● Exercise
Translate into Spanish this sentence from the article on used-car shipments: "A leading figure at a shipping and logistics company is predicting the industry will enjoy a “smoother” 2022 compared to the past two years, with the delivery of used imports back to “business as usual”."

● Supplied passage
Company clears backlog of vehicles in Japan and expects less disruption in the coming year.
Posted on 09 November, 2021
‘Business as usual’ for used-car shipments

A leading figure at a shipping and logistics company is predicting the industry will enjoy a “smoother” 2022 compared to the past two years, with the delivery of used imports back to “business as usual”.

Matt Battle, general manager of Moana Blue, says it has recently managed to clear a backlog of vehicles awaiting delivery from Japan and is now operating deliveries on a next-available-vessel basis.

He explains the recent Covid-19 lockdowns and resultant dip in used-car sales had provided an opportunity to get back to a situation where it can maximise the speed of delivery without delays.

“Shipping from Japan to NZ and ro-ro shipping generally has not been as deeply affected as other shipping services due to the impact of Covid, although they haven’t been immune either,” he told Autofile Online. 

“Global shipping is a complex operation with changing demands and capacities, which can have an impact, but, overall, we expect that the future will be smoother than we have seen in 2020 and 2021. 

“In comparison to other shipping channels the lines servicing the New Zealand used-vehicle market and our main carrier in particular have provided a consistent and regular service throughout this disruption that we are grateful for.”

● Source information
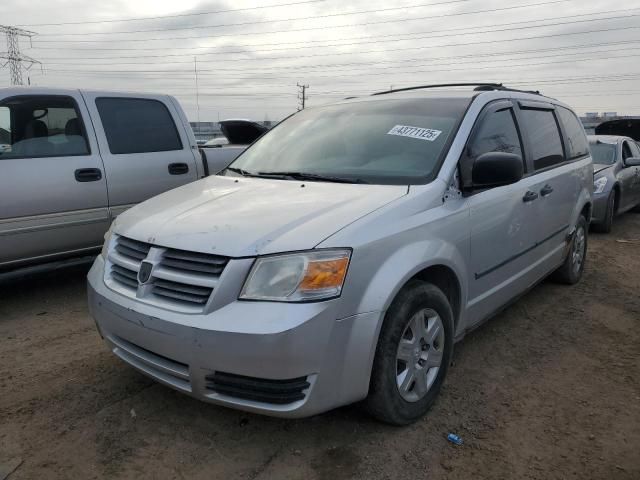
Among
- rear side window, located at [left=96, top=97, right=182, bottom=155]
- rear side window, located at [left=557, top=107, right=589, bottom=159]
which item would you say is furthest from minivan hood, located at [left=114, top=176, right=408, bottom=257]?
rear side window, located at [left=557, top=107, right=589, bottom=159]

● Solution to this task
Una figura destacada de una empresa de transporte marítimo y logística pronostica que el sector disfrutará de un 2022 «más fluido» en comparación con los dos últimos años, con la entrega de vehículos importados usados de vuelta a la «normalidad».